Aim of the task: Please pull out every line of the entries below that contains the string "Viewing", and copy each one in full.

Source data
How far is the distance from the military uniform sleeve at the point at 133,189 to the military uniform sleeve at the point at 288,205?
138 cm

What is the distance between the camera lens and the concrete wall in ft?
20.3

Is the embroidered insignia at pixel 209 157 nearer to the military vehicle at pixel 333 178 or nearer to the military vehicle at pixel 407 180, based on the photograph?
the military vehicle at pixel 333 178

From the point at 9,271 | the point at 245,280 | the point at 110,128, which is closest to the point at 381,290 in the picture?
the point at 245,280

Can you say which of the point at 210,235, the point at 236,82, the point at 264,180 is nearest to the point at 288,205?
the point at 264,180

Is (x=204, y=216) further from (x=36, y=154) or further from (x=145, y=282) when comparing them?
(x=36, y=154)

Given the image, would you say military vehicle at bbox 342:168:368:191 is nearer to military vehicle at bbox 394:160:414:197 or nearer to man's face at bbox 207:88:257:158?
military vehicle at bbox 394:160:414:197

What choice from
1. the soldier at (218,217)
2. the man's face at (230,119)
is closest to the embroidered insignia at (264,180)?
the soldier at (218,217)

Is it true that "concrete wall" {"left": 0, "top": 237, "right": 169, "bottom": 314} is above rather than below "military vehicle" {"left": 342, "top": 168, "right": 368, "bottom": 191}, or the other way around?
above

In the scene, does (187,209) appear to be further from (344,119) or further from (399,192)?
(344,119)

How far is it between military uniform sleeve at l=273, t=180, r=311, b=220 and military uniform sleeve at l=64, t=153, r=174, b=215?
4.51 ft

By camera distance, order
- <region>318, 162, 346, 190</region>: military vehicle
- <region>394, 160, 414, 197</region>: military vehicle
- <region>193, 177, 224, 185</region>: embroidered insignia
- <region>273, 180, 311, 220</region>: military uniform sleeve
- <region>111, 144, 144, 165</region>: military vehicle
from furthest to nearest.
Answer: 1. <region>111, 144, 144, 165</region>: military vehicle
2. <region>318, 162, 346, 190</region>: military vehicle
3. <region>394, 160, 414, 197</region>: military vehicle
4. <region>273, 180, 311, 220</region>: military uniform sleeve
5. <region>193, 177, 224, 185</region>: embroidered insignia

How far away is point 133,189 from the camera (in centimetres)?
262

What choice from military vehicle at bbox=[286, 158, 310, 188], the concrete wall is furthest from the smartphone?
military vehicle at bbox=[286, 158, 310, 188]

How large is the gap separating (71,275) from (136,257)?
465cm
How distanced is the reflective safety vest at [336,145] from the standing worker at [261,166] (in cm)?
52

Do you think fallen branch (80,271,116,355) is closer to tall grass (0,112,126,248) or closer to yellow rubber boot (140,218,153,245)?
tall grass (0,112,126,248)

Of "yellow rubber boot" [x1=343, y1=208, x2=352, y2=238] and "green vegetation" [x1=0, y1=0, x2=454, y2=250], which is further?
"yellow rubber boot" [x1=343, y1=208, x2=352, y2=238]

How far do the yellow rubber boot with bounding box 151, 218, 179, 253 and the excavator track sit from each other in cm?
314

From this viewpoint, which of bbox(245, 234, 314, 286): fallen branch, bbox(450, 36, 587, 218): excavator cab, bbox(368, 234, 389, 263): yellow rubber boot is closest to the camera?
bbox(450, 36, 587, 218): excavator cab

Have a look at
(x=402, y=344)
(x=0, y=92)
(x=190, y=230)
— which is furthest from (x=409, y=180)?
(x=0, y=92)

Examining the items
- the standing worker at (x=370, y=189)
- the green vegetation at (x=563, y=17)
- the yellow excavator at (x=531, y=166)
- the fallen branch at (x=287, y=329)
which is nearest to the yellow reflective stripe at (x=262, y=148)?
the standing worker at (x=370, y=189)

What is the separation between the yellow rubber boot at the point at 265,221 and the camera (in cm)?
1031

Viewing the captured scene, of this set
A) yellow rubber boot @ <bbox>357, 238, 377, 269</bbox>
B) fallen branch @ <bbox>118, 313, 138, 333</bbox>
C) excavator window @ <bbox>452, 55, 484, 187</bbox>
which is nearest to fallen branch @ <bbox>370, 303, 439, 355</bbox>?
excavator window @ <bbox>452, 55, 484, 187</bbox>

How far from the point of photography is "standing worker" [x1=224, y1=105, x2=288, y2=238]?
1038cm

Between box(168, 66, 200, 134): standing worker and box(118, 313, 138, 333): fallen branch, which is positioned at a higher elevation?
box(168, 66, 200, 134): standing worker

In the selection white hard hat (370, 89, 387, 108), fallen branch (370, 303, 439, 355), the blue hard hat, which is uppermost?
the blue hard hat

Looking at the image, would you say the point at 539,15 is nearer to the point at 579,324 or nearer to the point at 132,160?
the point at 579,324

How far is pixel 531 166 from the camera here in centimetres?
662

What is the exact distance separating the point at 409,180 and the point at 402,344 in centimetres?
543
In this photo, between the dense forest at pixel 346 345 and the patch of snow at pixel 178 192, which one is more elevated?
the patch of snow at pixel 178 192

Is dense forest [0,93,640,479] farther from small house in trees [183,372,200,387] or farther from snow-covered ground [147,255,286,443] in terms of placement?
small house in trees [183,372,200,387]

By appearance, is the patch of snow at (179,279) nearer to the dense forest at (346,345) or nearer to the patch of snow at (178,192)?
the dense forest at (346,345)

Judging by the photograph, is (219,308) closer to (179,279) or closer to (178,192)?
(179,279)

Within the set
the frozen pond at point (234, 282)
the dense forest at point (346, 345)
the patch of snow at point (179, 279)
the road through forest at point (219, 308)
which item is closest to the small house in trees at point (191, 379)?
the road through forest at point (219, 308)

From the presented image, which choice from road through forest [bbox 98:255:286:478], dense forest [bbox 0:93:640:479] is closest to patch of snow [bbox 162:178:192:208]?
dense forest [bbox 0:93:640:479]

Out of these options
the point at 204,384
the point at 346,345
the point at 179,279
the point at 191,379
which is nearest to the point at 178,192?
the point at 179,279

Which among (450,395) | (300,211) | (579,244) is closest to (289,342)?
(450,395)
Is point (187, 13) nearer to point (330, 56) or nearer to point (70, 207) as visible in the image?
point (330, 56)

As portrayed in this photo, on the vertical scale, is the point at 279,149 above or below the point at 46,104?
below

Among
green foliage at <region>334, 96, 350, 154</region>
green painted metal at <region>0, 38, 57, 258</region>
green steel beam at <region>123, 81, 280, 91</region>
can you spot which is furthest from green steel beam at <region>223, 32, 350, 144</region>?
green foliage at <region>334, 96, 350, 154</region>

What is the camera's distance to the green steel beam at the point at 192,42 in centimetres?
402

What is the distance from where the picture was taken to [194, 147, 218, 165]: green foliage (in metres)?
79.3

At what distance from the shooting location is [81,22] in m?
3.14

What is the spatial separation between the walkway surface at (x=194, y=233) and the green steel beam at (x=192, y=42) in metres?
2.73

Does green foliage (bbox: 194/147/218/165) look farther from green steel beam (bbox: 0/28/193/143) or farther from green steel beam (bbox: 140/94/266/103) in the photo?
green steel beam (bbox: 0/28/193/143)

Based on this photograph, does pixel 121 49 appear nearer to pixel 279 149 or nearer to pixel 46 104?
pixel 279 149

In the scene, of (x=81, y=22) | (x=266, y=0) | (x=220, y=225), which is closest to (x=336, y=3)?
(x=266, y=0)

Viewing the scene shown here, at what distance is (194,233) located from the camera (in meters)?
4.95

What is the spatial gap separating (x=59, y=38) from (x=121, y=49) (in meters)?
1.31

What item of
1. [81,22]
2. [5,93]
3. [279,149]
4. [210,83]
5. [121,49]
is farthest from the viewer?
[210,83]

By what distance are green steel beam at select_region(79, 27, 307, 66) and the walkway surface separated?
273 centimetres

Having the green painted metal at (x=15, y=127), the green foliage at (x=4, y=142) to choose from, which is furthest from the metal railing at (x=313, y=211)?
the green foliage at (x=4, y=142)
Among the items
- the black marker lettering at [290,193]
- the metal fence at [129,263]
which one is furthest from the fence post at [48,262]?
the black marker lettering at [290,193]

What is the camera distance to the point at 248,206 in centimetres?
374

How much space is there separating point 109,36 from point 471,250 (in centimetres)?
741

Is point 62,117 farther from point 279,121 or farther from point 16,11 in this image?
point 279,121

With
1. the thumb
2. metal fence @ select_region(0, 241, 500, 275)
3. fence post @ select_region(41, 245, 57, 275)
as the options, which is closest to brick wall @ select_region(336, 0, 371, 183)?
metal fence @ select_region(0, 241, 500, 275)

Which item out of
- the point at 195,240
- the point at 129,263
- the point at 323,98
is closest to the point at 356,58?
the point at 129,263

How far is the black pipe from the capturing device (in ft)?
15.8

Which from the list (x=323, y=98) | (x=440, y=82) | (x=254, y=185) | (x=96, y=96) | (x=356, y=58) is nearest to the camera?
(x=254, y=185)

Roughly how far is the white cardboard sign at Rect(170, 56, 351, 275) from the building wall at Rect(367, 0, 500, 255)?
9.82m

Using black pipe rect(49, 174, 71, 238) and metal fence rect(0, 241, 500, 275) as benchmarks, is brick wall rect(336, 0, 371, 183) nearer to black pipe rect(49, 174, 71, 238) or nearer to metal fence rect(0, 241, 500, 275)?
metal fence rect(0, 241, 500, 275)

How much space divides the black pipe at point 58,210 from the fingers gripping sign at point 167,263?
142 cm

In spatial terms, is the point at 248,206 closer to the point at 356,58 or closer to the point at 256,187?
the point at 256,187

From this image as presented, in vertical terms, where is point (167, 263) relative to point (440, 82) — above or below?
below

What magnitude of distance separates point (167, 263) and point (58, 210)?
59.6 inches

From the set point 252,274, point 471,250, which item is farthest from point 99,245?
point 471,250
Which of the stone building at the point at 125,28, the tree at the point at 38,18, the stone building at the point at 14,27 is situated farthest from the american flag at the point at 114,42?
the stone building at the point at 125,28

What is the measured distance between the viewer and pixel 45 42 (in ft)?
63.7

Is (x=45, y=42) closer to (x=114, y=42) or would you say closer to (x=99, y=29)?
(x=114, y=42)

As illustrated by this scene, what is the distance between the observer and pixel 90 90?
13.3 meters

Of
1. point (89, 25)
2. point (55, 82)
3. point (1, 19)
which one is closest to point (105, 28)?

Answer for the task:
Viewing the captured scene, of this set
Viewing the scene shown here, at what distance is (194,233) located from the camera (in meters)?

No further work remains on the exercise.